== Items

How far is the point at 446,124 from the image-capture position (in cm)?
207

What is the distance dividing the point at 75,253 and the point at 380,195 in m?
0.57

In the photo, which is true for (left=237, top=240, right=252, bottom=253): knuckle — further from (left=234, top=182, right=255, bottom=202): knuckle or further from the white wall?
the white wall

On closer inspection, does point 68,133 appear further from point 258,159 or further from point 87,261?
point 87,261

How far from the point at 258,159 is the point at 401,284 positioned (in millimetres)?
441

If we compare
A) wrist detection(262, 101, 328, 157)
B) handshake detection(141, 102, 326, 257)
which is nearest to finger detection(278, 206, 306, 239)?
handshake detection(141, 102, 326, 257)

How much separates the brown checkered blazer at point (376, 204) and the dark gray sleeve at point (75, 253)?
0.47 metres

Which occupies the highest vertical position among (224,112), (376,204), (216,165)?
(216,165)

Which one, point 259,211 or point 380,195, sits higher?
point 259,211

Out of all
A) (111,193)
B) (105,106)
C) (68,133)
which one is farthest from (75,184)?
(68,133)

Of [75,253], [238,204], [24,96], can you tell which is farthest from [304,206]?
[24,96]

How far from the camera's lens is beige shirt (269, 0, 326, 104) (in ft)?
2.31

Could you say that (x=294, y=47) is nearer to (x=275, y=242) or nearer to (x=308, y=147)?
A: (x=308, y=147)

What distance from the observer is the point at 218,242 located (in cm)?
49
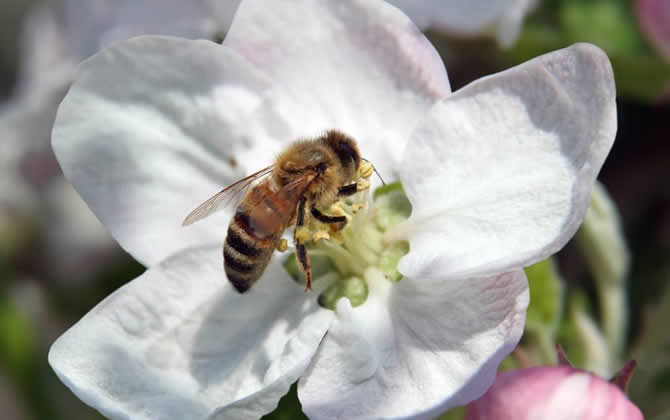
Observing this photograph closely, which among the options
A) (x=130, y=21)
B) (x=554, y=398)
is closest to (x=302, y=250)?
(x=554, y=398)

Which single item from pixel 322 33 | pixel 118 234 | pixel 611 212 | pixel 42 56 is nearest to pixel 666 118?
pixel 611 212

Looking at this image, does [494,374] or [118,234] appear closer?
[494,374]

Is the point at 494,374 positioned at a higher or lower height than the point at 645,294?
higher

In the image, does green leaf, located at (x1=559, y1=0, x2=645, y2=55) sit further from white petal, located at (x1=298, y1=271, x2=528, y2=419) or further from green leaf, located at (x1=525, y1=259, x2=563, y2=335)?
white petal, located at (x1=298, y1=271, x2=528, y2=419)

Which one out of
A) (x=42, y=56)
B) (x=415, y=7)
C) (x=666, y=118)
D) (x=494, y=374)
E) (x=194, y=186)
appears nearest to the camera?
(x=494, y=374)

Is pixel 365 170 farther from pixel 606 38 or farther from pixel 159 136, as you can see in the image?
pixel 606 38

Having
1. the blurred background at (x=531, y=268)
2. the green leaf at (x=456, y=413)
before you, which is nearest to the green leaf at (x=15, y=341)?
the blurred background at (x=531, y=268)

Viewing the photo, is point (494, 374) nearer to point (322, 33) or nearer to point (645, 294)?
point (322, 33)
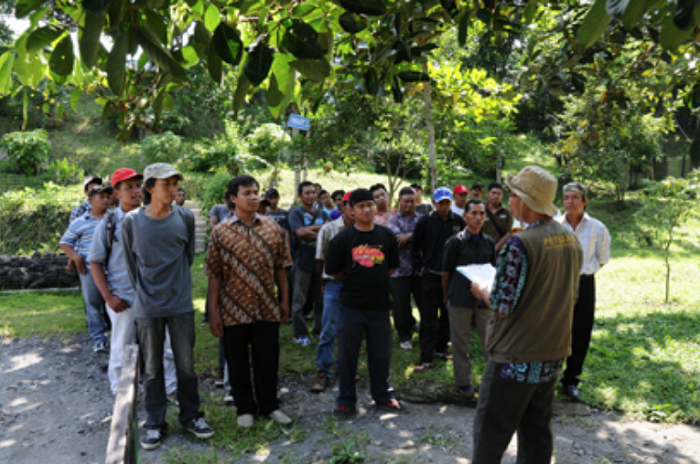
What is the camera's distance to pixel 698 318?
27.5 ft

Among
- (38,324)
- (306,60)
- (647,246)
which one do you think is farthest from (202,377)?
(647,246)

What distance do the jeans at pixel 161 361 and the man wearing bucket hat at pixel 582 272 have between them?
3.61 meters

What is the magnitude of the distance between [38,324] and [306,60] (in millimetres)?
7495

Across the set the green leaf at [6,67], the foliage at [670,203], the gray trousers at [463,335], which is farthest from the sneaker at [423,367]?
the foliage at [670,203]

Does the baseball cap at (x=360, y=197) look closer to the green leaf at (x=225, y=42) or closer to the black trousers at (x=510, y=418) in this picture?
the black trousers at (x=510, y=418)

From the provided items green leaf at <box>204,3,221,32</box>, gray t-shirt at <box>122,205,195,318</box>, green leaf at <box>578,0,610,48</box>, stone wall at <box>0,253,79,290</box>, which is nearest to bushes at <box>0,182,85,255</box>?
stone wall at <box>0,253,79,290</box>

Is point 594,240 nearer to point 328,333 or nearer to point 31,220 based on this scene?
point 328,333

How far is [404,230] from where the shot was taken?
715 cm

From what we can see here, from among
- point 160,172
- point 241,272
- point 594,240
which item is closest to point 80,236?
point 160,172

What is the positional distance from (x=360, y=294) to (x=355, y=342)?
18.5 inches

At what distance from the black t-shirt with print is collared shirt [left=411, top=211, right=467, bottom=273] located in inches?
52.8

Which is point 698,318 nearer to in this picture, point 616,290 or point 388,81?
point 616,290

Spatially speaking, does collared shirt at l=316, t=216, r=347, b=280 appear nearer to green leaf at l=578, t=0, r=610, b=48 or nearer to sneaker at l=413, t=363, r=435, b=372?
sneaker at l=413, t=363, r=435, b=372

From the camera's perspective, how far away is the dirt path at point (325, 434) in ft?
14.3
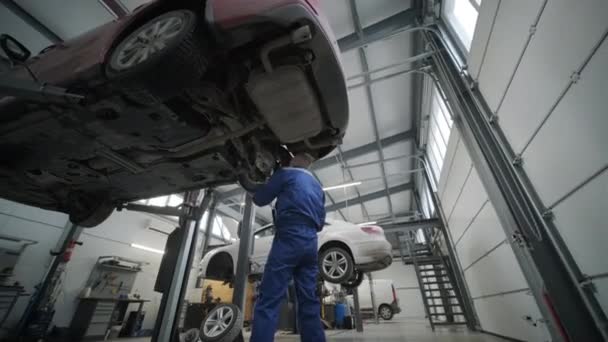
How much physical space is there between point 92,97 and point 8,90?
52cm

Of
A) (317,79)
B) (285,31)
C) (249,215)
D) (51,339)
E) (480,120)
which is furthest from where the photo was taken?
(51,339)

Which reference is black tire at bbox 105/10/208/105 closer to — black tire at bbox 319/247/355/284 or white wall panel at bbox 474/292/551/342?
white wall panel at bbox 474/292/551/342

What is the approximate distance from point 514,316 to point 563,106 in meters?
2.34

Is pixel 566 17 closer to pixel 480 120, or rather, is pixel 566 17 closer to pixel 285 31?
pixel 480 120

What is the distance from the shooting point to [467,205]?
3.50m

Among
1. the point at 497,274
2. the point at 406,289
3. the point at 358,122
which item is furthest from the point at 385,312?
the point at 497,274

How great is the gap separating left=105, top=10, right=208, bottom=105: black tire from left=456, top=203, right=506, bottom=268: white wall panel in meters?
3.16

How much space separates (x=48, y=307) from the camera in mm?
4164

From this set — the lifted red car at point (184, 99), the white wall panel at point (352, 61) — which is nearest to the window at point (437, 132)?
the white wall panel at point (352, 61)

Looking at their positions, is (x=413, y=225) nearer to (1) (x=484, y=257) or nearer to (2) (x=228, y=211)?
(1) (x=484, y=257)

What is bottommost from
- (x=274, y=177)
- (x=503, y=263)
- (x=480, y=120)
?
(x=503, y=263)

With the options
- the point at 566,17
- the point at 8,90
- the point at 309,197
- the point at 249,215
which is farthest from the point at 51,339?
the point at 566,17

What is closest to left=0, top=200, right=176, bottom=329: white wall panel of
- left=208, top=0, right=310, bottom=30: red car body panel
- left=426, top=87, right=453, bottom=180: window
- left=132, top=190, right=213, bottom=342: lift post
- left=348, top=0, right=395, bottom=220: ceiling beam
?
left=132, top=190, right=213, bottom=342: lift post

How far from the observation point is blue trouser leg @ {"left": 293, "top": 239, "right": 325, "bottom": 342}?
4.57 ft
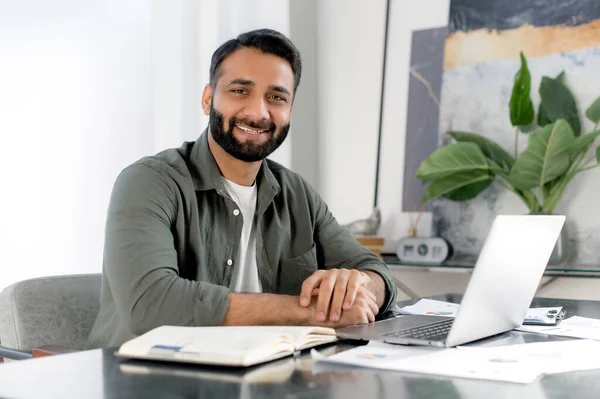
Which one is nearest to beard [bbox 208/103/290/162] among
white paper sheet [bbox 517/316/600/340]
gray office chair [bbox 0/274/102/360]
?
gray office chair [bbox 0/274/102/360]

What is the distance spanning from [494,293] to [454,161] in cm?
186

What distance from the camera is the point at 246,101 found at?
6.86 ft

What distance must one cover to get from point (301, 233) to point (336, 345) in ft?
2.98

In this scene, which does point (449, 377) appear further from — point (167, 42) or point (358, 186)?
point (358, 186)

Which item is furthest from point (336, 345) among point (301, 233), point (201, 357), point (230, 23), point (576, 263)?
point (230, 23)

====
== Items

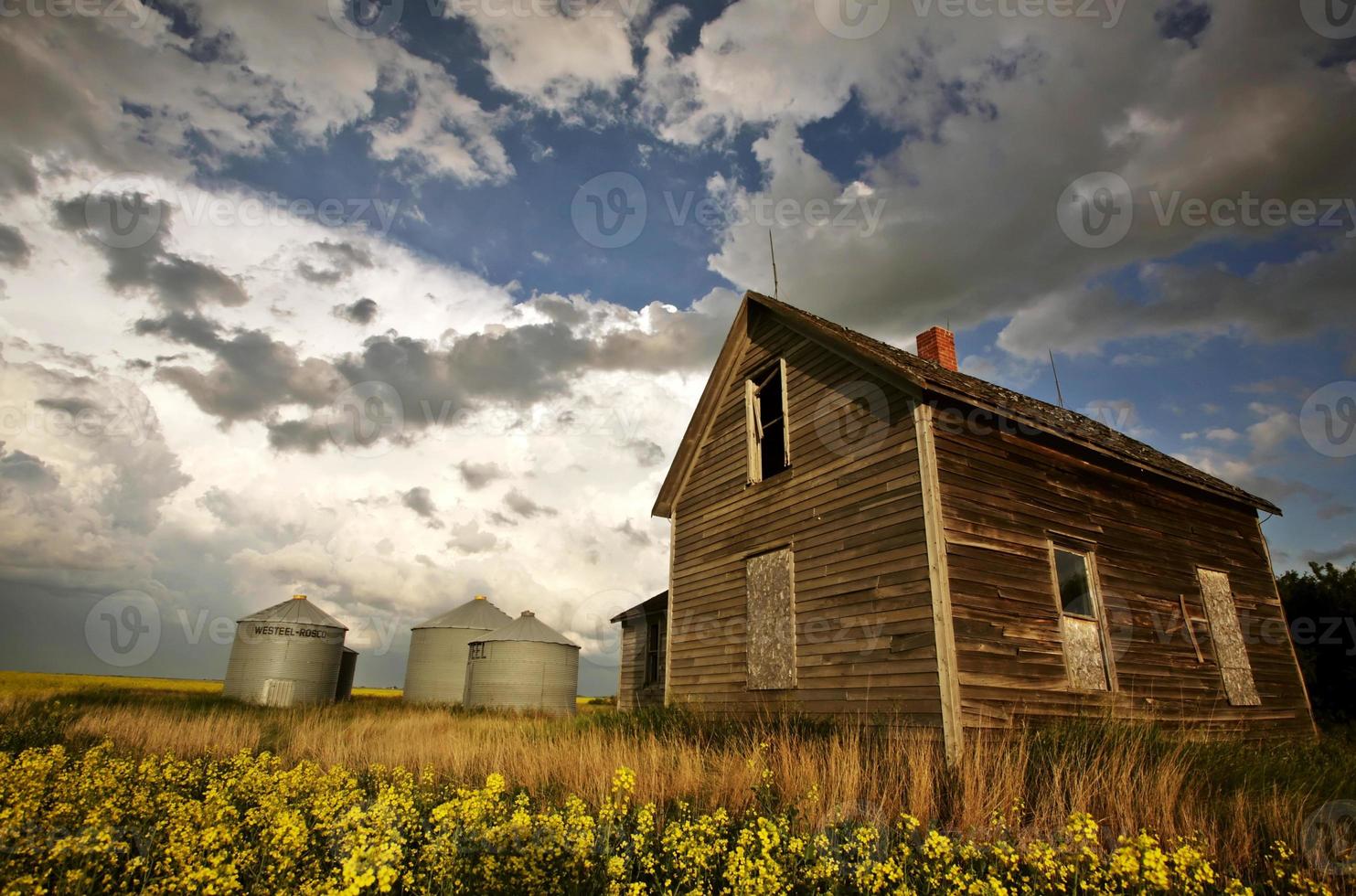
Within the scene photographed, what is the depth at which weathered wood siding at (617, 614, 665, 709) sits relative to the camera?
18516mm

====
== Items

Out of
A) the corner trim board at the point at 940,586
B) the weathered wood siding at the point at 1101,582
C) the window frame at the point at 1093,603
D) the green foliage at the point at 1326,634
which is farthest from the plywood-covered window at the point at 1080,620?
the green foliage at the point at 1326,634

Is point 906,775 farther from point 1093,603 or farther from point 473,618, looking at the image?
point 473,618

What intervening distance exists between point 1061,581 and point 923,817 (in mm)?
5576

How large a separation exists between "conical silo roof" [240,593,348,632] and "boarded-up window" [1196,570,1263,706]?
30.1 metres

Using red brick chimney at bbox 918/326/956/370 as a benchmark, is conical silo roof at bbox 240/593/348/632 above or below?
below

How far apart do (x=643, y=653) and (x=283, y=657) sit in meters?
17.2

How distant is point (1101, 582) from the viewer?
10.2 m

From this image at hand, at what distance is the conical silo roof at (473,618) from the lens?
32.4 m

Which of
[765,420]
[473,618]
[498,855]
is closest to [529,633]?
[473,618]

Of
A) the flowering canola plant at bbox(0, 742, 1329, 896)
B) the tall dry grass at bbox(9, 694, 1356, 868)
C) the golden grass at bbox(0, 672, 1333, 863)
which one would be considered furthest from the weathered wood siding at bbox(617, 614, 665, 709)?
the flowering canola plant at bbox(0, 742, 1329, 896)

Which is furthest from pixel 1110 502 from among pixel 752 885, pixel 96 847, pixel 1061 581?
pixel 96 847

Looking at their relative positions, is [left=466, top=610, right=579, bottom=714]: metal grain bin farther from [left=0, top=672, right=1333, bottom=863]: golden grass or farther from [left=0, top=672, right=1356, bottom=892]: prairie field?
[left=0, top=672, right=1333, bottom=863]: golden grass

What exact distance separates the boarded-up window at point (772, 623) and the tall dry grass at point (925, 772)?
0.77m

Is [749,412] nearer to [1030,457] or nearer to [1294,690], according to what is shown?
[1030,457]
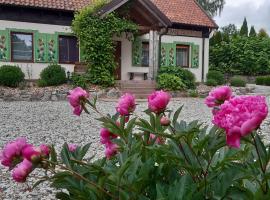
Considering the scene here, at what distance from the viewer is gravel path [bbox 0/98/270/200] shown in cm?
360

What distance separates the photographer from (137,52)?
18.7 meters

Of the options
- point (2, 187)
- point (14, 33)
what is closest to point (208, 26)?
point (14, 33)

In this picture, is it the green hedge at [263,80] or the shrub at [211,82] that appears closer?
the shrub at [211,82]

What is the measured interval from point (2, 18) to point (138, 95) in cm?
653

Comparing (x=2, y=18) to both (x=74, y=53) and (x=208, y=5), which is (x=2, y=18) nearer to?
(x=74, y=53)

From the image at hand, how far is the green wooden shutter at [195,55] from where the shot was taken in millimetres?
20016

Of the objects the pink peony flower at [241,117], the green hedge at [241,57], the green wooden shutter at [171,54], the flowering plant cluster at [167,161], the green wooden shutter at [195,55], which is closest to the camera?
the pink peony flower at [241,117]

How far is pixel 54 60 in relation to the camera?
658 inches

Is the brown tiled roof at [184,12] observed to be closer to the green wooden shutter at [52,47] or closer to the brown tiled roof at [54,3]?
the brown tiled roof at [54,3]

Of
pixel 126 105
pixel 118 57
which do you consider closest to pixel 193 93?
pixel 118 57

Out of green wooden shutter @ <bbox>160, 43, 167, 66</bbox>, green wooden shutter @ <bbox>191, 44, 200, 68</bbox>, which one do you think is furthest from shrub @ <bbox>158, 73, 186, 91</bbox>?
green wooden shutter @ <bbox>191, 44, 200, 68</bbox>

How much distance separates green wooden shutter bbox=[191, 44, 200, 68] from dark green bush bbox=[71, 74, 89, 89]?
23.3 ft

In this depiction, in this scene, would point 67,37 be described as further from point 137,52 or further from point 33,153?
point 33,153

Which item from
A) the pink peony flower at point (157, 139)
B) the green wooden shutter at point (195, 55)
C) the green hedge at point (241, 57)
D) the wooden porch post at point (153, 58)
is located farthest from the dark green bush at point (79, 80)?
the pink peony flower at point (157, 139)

====

Which lines in the material above contain the string "leaf", matching case exactly? Pull out each such line and copy it in full.

In the image, does green leaf, located at (x1=559, y1=0, x2=645, y2=55) sit further from white petal, located at (x1=298, y1=271, x2=528, y2=419) or further from green leaf, located at (x1=525, y1=259, x2=563, y2=335)?
2. the green leaf at (x=456, y=413)
before you, which is nearest to the green leaf at (x=15, y=341)?
Across the set the green leaf at [6,67], the foliage at [670,203], the gray trousers at [463,335], which is farthest from the sneaker at [423,367]?
Does the baseball cap at (x=360, y=197) look closer to the green leaf at (x=225, y=42) or closer to the black trousers at (x=510, y=418) in this picture?
From the provided items green leaf at <box>204,3,221,32</box>, gray t-shirt at <box>122,205,195,318</box>, green leaf at <box>578,0,610,48</box>, stone wall at <box>0,253,79,290</box>, which is nearest to bushes at <box>0,182,85,255</box>?
Spatially speaking, does collared shirt at l=316, t=216, r=347, b=280 appear nearer to green leaf at l=578, t=0, r=610, b=48 or nearer to sneaker at l=413, t=363, r=435, b=372?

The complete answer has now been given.